- _Task prompt_
Using the e-discovery update below, explain in one to three sentences why the magistrate judge in Oxbow Carbon & Minerals LLC v. Union Pacific Railroad Co. granted the motion to compel production of the documents belonging to plaintiffs' CEO.

--- Begin Passage shown ---

This Sidley Update addresses the following recent developments and court decisions involving e-discovery issues:

a District of Columbia district court decision granting a motion to compel production of documents belonging to plaintiffs’ CEO where defendants showed the CEO possessed unique, relevant records and the request was proportional to the needs of the case a Middle District of Florida opinion vacating a magistrate judge’s order after finding its requirement of broad class discovery from defendants was not proportional to the needs of the case a Southern District of New York opinion denying defendant’s motion for spoliation sanctions where defendant failed to demonstrate that he was prejudiced by plaintiff’s failure to preserve emails and other records related to his employment a Northern District of California decision rejecting a motion to compel Twitter, Inc. to search and produce direct messages sent and received on Twitter by its employees because the messages were protected under the Stored Communications Act

1. In Oxbow Carbon & Minerals LLC v. Union Pacific Railroad Co., 322 F.R.D. 1 (D.D.C. 2017), Magistrate Judge G. Michael Harvey granted a motion to compel production of documents belonging to plaintiffs’ CEO where defendants showed the CEO possessed unique, relevant records and the request was proportional to the needs of the case.

In this antitrust action, plaintiffs, a group of related companies that mined and sold coal and petroleum coke, alleged that defendants, two railroad companies, had conspired to engage in anticompetitive conduct that caused plaintiffs to pay higher prices to ship their products. Id. at 3.

--- End Passage shown ---
--- Begin Record list ---

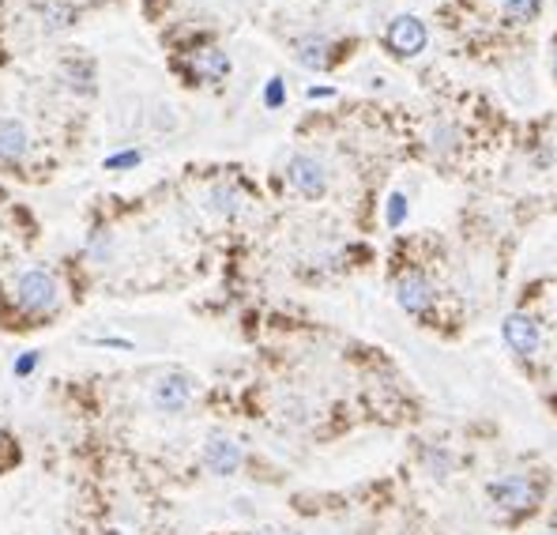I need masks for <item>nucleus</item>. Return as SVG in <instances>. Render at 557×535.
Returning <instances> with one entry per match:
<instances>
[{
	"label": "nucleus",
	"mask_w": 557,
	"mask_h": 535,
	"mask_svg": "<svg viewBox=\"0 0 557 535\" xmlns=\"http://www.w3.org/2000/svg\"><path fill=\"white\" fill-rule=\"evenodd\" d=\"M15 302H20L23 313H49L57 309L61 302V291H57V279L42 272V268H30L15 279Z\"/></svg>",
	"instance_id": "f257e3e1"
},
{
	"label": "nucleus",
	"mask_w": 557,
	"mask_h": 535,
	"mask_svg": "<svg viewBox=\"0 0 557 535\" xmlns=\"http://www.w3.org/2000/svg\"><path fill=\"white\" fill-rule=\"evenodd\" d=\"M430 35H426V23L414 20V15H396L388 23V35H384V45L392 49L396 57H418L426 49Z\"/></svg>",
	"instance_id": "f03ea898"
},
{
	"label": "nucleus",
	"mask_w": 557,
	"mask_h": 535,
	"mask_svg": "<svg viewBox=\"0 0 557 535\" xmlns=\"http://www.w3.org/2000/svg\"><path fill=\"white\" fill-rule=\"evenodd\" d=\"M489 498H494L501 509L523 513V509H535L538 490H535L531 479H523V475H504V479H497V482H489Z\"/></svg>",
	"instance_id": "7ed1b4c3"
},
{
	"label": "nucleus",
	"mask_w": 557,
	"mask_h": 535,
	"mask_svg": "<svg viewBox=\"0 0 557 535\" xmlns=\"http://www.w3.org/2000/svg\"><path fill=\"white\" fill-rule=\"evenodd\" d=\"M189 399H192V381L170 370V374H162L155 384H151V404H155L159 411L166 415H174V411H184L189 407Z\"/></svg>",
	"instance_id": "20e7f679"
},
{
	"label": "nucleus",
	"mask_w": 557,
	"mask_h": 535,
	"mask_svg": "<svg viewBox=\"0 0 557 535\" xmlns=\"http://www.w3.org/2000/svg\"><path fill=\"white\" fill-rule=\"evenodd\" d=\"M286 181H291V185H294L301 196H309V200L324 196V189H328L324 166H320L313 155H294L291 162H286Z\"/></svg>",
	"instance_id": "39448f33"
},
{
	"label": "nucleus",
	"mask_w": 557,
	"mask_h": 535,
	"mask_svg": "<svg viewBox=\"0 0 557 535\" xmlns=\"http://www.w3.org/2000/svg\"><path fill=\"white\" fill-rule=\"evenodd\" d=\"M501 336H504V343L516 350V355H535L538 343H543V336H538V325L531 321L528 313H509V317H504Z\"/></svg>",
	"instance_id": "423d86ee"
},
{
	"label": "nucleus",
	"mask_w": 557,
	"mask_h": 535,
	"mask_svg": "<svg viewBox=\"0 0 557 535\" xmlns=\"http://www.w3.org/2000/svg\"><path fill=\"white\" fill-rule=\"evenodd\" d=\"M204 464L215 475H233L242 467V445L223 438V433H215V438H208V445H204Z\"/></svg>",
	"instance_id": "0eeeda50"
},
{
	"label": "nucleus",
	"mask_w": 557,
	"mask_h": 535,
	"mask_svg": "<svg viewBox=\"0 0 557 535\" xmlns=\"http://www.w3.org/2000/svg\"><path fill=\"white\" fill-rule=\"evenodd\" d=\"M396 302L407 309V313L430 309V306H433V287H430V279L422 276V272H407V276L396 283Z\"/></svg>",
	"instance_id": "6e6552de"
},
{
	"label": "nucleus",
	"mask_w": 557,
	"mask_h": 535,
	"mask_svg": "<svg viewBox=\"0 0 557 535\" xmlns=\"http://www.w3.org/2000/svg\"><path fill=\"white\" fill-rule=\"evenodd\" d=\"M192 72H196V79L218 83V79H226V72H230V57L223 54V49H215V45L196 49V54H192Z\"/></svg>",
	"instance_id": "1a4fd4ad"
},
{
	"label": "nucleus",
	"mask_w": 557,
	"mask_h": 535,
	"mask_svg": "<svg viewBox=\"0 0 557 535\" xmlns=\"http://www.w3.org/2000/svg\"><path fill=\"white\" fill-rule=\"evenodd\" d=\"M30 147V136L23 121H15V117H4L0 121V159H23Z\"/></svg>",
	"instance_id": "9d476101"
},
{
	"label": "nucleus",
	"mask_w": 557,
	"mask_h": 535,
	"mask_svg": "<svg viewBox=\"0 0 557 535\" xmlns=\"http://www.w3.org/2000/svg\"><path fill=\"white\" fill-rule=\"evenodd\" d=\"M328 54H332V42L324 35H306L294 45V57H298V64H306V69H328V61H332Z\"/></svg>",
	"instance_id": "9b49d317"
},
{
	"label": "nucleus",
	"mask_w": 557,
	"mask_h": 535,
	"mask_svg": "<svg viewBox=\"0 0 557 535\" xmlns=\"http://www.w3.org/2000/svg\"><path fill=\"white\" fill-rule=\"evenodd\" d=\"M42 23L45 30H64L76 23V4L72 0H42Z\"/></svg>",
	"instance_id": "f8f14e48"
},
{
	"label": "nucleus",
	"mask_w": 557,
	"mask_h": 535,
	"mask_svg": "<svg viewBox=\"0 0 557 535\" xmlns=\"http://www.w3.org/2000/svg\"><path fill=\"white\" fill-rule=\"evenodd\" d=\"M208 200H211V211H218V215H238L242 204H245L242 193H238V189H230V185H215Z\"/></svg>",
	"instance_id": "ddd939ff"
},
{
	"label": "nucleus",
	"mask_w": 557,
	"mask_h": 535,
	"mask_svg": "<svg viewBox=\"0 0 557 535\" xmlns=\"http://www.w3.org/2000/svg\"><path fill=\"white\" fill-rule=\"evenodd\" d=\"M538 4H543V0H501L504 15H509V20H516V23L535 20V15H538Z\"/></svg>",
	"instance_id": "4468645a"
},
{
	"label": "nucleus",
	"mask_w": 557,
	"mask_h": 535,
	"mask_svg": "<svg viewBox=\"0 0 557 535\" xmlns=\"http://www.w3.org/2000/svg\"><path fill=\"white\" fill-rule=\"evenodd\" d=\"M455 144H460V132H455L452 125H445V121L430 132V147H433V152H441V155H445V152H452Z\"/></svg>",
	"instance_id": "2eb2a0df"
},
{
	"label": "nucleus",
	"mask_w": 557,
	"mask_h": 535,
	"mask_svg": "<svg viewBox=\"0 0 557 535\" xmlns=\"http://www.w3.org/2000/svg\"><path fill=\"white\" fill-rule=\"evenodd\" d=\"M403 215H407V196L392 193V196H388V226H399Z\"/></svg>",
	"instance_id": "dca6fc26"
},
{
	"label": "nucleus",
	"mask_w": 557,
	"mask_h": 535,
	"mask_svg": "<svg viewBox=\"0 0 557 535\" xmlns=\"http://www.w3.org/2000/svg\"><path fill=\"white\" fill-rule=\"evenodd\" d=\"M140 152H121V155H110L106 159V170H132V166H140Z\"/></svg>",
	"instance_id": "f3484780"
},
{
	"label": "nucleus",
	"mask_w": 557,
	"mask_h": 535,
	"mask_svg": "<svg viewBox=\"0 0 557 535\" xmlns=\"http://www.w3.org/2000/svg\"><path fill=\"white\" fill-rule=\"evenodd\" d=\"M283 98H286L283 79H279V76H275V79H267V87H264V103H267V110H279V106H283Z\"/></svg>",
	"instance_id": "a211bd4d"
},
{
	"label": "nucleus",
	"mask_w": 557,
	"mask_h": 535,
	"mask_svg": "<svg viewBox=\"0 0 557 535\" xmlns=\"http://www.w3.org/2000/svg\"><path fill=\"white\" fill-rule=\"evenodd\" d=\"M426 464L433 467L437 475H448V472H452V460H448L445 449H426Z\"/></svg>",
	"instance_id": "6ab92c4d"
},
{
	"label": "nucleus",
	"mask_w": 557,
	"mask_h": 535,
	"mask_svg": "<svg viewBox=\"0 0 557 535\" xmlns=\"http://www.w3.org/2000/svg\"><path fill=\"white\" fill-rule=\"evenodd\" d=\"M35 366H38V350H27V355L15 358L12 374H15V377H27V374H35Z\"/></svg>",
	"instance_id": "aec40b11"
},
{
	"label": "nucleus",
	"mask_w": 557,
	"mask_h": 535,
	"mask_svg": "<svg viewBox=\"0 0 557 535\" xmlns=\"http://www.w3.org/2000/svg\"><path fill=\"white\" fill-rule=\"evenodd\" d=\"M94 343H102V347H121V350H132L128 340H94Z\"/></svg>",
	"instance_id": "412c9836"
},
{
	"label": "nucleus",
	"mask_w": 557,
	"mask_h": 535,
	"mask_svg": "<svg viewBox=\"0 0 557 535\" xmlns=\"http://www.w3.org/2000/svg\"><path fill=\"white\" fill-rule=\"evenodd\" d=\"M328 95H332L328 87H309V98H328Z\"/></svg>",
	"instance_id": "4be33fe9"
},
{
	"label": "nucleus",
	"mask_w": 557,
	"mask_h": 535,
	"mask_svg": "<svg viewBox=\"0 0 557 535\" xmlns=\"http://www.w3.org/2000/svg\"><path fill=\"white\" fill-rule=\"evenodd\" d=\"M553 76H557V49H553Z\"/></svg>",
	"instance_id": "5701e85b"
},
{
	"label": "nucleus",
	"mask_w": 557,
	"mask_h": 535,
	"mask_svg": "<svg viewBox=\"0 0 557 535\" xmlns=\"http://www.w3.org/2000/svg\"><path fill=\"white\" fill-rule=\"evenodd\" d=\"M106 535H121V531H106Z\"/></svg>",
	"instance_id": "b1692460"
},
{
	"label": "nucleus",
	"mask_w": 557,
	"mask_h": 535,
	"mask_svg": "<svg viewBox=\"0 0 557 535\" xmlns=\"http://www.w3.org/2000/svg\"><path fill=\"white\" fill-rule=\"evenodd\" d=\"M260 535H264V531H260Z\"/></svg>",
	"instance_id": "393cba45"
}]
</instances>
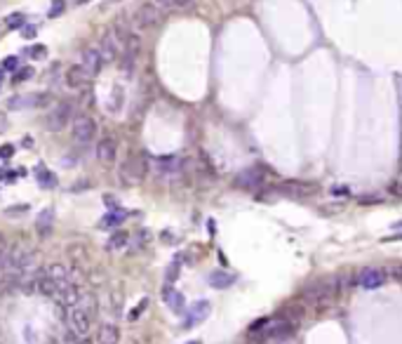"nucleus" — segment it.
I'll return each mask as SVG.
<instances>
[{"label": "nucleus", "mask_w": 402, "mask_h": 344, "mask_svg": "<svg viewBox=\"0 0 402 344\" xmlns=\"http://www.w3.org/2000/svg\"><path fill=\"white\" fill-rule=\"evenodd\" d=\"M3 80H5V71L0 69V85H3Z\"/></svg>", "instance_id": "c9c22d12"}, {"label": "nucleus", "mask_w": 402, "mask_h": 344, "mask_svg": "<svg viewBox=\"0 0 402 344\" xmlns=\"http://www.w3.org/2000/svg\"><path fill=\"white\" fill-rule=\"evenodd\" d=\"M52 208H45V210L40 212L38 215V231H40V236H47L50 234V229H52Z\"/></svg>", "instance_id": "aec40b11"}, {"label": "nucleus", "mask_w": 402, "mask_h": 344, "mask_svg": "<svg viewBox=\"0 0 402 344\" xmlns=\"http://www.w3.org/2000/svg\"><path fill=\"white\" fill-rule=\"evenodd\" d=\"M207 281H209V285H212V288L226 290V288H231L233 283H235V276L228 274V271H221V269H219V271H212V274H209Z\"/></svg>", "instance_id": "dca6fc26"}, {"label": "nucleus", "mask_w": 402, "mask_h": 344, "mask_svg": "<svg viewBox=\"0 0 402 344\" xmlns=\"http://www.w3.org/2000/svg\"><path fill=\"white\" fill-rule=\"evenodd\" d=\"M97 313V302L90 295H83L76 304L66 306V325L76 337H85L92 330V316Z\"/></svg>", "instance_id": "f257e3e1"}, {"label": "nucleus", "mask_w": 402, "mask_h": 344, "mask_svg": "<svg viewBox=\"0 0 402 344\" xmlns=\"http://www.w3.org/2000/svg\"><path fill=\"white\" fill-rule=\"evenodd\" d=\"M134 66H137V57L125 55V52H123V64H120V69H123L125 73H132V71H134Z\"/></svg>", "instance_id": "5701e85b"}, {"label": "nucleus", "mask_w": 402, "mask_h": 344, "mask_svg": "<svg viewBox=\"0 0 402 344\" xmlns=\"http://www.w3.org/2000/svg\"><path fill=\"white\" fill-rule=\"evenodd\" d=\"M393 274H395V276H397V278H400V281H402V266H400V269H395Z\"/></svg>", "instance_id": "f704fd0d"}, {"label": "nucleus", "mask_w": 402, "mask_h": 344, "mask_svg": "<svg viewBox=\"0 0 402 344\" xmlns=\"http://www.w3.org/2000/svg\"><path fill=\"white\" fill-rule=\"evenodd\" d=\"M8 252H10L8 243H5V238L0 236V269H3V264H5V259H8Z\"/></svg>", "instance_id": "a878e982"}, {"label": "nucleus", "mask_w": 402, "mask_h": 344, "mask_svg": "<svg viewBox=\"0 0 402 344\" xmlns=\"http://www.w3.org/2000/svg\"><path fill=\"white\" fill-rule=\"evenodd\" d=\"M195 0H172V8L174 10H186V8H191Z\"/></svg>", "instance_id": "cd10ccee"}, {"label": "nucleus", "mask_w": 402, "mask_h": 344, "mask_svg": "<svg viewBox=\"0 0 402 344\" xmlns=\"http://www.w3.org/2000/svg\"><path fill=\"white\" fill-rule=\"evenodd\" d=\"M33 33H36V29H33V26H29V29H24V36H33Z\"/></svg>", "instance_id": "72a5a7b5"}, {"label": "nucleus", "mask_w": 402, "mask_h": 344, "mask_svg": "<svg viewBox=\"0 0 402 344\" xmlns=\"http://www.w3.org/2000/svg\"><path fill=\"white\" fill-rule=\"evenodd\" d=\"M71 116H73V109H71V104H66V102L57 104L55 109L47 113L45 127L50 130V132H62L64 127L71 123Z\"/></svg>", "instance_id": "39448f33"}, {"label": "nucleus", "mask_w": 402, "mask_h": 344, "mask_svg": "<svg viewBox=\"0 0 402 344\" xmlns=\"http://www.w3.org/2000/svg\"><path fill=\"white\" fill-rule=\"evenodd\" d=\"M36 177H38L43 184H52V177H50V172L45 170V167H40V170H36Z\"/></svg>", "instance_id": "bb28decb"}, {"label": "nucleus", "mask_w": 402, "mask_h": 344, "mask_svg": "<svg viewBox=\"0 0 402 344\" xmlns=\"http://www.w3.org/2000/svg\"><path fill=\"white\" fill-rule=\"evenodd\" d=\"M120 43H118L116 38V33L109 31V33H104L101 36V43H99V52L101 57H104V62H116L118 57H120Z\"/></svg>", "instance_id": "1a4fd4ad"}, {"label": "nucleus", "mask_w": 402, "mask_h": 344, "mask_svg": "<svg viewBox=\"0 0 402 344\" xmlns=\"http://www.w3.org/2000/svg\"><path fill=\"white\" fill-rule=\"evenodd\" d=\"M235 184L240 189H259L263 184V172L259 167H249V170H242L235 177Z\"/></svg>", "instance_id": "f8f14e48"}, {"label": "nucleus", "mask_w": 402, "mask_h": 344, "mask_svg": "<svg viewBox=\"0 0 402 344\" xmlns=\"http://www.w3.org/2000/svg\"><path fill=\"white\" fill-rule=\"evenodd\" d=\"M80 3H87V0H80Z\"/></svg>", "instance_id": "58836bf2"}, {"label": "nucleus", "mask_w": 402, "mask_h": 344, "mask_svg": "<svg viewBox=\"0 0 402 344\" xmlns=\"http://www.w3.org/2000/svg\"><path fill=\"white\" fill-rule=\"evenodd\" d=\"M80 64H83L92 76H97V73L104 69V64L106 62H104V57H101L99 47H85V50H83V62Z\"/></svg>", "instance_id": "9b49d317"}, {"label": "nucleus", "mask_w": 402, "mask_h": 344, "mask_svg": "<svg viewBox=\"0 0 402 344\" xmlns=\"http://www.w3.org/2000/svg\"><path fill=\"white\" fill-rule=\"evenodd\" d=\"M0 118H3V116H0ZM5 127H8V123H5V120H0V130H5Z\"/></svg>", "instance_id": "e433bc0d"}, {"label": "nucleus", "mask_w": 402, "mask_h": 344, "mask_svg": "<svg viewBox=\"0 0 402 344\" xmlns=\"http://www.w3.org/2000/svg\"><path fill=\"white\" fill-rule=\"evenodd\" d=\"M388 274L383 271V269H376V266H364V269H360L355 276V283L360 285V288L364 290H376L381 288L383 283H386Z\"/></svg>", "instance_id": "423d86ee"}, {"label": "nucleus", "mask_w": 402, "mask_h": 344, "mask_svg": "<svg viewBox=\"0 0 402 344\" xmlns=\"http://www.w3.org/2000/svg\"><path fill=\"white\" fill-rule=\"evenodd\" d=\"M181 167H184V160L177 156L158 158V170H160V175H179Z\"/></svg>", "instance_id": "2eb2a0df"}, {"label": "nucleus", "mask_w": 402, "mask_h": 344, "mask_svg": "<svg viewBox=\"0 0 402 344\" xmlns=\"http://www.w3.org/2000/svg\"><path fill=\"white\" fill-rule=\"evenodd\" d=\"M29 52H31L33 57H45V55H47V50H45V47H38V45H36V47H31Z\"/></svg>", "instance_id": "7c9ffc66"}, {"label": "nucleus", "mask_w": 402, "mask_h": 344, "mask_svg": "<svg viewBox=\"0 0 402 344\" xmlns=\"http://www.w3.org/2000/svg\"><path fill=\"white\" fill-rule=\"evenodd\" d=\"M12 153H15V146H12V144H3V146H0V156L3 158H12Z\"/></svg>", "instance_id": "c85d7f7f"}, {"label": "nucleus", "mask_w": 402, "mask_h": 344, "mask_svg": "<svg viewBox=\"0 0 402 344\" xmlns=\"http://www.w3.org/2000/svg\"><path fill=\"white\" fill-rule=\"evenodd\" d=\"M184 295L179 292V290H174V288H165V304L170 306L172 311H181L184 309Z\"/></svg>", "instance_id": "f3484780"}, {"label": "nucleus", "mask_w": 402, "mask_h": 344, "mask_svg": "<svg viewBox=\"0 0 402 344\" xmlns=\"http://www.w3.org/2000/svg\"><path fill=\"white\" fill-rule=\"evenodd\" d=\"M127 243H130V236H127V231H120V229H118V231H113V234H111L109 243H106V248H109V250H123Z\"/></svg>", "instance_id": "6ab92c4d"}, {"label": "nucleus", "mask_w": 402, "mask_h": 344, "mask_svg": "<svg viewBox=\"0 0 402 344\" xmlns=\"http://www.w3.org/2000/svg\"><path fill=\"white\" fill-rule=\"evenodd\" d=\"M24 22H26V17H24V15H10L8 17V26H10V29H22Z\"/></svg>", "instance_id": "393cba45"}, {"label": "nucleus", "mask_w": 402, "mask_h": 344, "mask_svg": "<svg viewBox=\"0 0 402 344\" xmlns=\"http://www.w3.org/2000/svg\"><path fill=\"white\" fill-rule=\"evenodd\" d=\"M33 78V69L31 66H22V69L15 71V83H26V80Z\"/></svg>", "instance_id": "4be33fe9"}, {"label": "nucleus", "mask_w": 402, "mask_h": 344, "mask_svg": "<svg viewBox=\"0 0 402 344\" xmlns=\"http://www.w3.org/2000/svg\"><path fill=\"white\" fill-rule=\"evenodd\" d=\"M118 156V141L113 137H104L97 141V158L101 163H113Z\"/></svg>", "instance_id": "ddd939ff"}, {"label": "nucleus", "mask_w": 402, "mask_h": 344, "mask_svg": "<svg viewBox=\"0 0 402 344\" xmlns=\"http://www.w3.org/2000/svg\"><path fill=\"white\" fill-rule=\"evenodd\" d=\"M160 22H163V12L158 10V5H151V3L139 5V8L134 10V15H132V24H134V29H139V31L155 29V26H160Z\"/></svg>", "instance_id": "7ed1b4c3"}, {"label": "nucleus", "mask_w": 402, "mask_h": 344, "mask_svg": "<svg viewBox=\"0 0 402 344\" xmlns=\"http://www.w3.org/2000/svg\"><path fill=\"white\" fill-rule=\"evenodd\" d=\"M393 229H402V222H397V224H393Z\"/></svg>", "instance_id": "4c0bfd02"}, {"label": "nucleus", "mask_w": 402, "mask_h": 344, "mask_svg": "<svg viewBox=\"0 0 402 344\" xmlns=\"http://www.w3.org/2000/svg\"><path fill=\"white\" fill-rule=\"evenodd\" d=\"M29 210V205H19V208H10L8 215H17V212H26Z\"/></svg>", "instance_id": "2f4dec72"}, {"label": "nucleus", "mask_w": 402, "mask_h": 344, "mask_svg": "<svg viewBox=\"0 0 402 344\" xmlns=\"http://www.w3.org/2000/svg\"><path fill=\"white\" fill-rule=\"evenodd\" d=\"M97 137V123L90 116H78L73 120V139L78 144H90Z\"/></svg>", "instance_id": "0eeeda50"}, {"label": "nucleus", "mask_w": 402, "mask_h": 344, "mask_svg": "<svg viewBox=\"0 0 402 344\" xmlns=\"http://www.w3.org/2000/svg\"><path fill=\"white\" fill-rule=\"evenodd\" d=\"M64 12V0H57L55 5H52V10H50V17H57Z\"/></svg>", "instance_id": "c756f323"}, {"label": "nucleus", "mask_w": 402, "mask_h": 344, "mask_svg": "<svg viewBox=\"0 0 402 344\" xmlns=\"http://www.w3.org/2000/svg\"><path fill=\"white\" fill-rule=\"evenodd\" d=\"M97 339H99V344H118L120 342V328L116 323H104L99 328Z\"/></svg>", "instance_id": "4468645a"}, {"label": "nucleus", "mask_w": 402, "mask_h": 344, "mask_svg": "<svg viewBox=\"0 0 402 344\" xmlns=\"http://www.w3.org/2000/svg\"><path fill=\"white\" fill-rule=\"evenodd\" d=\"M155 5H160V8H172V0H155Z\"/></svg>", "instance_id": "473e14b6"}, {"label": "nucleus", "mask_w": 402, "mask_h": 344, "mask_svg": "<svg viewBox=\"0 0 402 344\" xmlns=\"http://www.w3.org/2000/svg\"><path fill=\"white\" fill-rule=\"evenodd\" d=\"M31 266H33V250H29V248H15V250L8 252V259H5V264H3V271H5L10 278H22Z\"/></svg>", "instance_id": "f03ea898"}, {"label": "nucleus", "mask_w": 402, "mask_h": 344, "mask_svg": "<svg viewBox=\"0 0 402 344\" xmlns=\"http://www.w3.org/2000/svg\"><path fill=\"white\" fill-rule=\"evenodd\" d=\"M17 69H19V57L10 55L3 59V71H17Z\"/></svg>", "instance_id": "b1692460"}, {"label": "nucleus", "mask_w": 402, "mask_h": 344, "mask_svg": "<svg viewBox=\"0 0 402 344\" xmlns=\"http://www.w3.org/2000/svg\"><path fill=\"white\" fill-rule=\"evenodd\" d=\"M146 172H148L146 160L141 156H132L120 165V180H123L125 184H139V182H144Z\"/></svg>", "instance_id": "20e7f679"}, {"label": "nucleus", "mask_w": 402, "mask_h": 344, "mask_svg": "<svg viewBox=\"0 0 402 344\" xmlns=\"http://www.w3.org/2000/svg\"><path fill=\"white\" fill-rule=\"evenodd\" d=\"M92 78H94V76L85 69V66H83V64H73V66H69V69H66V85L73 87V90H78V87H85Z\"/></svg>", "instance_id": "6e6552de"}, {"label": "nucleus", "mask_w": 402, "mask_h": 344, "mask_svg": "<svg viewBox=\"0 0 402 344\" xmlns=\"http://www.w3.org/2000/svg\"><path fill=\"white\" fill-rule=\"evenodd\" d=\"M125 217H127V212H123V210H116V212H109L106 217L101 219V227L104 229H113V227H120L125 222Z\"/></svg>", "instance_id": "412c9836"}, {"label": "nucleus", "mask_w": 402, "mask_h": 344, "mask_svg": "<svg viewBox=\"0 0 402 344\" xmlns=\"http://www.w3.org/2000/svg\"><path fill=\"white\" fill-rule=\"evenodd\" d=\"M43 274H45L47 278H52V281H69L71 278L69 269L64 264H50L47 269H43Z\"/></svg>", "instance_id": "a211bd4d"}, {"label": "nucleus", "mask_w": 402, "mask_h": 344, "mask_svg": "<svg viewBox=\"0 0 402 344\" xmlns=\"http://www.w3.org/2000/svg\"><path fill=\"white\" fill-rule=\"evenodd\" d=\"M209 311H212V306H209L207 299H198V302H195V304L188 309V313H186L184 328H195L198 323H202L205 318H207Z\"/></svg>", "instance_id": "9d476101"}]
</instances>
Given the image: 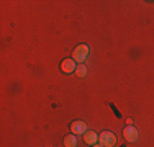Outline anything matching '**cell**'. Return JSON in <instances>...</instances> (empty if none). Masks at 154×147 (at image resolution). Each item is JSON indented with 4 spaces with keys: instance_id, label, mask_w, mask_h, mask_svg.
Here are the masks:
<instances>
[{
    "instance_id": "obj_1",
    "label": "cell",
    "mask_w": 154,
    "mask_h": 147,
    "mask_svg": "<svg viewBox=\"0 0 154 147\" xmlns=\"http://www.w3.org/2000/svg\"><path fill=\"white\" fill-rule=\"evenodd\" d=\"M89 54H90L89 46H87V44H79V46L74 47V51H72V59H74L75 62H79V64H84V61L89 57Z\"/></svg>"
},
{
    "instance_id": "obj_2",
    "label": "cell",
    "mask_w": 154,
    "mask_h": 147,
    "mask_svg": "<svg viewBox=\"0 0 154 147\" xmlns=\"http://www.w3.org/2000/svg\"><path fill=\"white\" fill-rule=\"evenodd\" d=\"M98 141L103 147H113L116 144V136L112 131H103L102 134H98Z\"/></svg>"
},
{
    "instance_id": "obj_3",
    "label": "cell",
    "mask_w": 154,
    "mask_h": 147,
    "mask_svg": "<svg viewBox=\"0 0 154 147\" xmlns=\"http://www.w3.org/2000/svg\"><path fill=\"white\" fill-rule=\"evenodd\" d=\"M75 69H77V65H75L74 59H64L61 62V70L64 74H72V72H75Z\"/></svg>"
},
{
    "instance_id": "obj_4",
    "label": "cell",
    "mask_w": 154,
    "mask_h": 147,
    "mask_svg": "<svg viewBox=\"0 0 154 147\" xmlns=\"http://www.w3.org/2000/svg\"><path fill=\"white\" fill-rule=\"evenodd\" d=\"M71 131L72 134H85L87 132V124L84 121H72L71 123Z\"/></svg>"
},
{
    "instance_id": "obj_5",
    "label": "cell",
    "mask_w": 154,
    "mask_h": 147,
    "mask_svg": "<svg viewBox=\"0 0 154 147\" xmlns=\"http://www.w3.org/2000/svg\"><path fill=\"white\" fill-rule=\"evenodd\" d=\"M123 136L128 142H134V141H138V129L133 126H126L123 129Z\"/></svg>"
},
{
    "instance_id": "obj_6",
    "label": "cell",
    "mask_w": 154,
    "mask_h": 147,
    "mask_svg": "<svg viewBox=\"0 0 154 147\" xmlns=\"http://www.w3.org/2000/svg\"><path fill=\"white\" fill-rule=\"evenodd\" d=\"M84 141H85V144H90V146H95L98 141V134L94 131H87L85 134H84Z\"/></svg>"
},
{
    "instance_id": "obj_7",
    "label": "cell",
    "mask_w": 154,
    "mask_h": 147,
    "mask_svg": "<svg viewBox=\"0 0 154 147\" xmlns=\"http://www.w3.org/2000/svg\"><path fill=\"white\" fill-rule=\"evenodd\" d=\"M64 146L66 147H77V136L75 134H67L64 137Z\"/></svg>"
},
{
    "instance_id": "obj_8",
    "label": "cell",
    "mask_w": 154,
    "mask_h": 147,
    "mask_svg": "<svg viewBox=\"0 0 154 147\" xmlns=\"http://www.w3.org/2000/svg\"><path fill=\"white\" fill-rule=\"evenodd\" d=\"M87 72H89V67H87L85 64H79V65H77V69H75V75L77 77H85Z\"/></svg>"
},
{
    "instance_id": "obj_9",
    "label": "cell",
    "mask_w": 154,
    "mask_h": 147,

--- End Record list ---

- _Answer to the task_
The motion was granted because the defendants showed that the CEO possessed unique, relevant records. The request was also proportional to the needs of the case.